Ele olhou para mim então, seu olhar profundo e perscrutador. Ele me envolveu com os braços, me segurando com força.
"Me desculpe, Júlia", ele murmurou em meu cabelo. "Eu prometi que te manteria segura. Sinto que estou falhando."
Balancei a cabeça, me afastando para olhá-lo nos olhos.
"Você não falhou. Você salvou minha vida, Carlos. Você me deu um lar. Você me deu uma família. Isso é mais do que suficiente. Isso é tudo."
Naquela noite, uma frágil sensação de normalidade retornou. Quando Caio ouviu que poderíamos nos mudar, seu rosto se iluminou. Ele ficou animado com a perspectiva de uma nova aventura, um novo começo. Imediatamente começou a vasculhar suas coisas, tagarelando sobre quais aeromodelos levaria e quais livros teria que deixar para trás. Ele correu para fora para se despedir alegremente de seus amigos, sua resiliência um ponto brilhante na penumbra opressiva.
Saí para a pequena varanda para chamá-lo para o jantar. O ar estava fresco e crispado.
De repente, uma pequena mão puxou a manga do meu casaco.
Virei-me, assustada. Era Inácio.

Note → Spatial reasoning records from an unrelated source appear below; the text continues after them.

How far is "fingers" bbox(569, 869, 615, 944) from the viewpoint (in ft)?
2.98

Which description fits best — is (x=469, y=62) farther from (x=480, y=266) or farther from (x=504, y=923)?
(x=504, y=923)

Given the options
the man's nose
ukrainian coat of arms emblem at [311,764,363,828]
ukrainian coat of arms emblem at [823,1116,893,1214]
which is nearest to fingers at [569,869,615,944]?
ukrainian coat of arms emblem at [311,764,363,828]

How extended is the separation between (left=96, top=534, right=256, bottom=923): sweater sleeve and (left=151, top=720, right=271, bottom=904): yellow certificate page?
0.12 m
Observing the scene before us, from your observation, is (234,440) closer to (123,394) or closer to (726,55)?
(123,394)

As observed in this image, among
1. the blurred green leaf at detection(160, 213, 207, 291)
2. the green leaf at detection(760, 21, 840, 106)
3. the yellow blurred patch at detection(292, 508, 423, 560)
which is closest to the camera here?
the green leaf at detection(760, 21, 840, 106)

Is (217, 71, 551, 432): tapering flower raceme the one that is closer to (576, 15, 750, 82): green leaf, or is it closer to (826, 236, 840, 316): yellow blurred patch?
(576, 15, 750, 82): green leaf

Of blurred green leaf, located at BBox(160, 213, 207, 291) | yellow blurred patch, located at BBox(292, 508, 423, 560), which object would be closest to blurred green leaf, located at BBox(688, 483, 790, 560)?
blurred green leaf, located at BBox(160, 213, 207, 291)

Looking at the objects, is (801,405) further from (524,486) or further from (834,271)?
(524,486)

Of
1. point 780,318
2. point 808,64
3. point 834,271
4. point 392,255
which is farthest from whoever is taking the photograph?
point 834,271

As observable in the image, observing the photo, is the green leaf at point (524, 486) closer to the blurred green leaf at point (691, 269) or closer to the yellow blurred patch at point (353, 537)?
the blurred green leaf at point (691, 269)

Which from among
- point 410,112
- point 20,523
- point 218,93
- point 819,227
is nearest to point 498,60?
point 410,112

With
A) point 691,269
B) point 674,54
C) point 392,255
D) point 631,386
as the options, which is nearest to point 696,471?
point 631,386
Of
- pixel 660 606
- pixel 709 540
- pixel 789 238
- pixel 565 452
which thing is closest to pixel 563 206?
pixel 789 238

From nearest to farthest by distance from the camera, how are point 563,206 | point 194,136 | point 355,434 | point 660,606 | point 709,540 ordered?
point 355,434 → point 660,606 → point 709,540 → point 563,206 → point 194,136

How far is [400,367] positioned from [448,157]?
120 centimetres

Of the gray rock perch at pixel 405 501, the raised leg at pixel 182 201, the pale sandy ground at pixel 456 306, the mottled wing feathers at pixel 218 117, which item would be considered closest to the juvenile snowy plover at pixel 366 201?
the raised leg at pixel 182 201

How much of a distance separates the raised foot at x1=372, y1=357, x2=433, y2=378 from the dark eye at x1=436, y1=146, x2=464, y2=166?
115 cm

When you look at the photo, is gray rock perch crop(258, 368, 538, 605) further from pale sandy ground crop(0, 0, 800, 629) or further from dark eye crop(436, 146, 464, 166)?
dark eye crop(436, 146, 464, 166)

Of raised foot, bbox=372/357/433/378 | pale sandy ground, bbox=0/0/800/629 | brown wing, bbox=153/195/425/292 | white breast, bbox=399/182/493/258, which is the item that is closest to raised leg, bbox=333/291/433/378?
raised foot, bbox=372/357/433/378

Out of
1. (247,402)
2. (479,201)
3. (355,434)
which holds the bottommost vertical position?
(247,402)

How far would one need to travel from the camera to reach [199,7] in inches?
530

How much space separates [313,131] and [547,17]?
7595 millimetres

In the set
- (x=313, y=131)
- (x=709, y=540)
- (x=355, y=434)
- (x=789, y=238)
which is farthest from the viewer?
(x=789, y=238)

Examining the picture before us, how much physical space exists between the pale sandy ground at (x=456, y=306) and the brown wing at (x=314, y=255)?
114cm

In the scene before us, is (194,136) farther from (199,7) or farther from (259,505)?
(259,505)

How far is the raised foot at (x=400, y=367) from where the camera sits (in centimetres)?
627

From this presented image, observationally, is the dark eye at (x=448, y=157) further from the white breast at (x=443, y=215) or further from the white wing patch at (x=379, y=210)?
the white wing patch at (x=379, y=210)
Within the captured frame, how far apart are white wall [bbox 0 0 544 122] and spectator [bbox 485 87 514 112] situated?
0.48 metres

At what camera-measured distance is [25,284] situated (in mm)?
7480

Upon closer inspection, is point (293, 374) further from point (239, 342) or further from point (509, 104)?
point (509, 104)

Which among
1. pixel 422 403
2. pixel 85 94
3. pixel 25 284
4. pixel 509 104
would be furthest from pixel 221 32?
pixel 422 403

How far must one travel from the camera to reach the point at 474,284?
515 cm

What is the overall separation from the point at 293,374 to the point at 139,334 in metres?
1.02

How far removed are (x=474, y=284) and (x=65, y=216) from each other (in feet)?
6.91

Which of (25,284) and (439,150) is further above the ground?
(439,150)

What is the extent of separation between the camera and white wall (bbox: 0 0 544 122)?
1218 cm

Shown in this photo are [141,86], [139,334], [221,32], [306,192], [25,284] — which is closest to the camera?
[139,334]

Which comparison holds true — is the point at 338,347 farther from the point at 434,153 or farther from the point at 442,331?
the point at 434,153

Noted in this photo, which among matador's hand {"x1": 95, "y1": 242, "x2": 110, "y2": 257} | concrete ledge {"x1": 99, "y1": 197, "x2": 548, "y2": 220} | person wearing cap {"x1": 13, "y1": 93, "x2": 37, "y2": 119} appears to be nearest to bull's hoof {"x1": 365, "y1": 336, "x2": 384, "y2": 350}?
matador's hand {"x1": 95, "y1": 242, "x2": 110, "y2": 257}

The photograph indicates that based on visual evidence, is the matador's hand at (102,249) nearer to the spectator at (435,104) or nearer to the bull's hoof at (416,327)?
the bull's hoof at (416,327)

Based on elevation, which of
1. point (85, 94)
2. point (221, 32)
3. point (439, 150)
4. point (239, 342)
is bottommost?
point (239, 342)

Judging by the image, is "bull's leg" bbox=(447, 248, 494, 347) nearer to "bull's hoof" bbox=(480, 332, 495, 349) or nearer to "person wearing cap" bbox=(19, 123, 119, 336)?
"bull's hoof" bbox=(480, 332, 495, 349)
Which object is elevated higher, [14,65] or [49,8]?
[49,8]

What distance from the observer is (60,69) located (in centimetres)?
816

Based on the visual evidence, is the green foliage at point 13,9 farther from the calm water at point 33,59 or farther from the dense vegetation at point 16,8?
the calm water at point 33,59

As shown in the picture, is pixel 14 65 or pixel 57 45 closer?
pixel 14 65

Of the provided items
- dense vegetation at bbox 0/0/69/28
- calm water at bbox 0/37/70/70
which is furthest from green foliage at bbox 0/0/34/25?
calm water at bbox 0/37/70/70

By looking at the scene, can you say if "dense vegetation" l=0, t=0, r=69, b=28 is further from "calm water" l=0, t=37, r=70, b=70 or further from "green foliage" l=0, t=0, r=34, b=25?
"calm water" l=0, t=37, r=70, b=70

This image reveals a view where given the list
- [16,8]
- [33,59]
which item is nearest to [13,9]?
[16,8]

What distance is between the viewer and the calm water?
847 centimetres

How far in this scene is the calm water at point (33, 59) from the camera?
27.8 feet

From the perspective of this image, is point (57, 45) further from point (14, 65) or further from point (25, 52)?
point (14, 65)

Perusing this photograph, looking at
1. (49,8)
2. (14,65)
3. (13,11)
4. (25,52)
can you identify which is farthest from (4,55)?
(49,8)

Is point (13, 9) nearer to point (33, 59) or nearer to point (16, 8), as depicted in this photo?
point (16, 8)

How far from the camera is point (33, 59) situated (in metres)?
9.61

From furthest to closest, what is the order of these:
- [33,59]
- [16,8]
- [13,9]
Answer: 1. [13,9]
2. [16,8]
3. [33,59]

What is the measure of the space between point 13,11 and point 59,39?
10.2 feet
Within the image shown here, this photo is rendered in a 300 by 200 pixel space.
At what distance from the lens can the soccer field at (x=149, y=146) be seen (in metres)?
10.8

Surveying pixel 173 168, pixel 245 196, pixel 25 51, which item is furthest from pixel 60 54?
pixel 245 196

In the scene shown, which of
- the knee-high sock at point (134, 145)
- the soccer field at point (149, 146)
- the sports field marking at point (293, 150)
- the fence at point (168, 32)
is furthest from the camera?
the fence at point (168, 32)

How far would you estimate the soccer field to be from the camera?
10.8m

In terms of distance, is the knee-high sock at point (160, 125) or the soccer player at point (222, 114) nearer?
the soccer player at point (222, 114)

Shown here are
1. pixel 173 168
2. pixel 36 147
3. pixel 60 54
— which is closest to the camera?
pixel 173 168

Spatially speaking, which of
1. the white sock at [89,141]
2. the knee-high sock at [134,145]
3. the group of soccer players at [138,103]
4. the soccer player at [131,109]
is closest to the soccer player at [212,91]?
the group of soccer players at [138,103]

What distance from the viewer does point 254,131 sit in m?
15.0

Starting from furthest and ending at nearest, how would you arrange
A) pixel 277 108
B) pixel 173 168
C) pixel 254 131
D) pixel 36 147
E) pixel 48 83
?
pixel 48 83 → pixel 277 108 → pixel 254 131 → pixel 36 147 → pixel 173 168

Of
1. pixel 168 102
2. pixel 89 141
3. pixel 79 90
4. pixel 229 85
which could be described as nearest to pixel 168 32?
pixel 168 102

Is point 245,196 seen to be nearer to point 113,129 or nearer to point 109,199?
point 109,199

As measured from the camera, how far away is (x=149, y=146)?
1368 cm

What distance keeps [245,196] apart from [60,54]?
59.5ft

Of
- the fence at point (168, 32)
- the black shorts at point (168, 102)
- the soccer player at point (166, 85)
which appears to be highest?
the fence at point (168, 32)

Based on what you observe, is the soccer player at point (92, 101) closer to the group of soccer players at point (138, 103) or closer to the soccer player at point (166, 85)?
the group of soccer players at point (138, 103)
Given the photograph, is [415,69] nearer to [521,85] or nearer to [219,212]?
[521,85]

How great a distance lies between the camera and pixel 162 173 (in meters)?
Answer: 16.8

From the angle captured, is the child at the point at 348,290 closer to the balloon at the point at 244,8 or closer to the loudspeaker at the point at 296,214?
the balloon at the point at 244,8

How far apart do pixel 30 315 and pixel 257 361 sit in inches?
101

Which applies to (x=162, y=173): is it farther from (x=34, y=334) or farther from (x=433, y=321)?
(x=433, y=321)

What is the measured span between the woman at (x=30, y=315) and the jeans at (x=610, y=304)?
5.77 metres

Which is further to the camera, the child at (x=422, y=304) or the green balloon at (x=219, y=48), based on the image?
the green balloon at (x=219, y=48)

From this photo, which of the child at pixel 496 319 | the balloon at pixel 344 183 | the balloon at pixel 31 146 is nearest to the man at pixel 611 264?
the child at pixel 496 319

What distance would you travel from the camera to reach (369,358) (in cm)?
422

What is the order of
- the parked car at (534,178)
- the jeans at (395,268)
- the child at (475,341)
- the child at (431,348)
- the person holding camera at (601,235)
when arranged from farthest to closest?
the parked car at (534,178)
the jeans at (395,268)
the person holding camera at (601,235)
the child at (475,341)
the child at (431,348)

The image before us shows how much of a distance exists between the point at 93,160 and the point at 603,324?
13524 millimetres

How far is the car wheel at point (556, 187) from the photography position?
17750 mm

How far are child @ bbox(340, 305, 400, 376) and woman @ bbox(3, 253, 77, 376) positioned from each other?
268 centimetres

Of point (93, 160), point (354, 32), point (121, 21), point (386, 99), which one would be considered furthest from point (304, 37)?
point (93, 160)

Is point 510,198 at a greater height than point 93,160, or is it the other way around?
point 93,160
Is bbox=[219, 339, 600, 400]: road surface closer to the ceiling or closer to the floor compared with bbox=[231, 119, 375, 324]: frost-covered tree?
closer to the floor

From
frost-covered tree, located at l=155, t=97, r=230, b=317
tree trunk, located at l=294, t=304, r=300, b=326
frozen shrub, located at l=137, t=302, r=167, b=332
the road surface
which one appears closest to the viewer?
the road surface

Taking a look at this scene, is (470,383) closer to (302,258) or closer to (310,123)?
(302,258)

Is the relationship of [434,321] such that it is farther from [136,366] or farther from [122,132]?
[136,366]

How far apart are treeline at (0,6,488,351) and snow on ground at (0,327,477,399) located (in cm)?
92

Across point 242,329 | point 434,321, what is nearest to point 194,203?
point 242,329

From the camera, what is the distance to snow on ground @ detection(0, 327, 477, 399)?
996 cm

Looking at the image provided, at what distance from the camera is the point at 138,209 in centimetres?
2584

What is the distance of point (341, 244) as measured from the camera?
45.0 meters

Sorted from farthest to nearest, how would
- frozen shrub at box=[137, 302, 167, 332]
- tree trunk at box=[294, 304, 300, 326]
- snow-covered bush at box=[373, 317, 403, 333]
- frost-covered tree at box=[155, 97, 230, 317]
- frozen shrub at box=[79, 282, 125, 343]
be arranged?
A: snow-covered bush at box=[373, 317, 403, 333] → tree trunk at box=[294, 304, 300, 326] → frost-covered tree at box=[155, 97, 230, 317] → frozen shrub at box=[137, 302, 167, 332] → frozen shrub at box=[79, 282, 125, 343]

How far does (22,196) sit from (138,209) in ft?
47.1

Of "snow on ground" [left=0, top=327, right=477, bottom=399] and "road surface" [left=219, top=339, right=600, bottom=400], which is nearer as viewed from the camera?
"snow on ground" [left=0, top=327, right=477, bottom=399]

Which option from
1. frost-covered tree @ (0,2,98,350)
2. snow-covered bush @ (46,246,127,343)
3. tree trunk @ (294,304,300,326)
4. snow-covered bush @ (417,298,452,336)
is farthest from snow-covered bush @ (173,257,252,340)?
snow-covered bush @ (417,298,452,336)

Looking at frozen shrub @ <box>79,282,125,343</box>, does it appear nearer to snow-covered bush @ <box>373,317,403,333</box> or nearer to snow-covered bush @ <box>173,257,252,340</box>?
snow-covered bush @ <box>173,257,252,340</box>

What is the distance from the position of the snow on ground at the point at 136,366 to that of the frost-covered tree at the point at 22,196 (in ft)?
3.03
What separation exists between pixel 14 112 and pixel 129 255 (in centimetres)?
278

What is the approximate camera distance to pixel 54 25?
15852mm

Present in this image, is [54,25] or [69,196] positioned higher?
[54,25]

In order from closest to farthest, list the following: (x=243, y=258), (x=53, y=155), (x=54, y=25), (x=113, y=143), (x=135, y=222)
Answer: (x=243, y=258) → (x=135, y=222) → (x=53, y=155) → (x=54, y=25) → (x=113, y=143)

Ele de alguma forma passou pelos guardas e motoristas e correu todo o caminho até aqui. Ele usava apenas uma camisa fina e calças, seu cabelo estava cheio de folhas e galhos, e ele havia perdido um de seus sapatos caros em algum lugar ao longo do caminho.
Ele ficou ali, tremendo, o rosto pálido e manchado de lágrimas. Ele olhou para mim, seus olhos arregalados com um pânico desesperado e infantil.
"Para onde vocês vão?", ele sussurrou, a voz trêmula.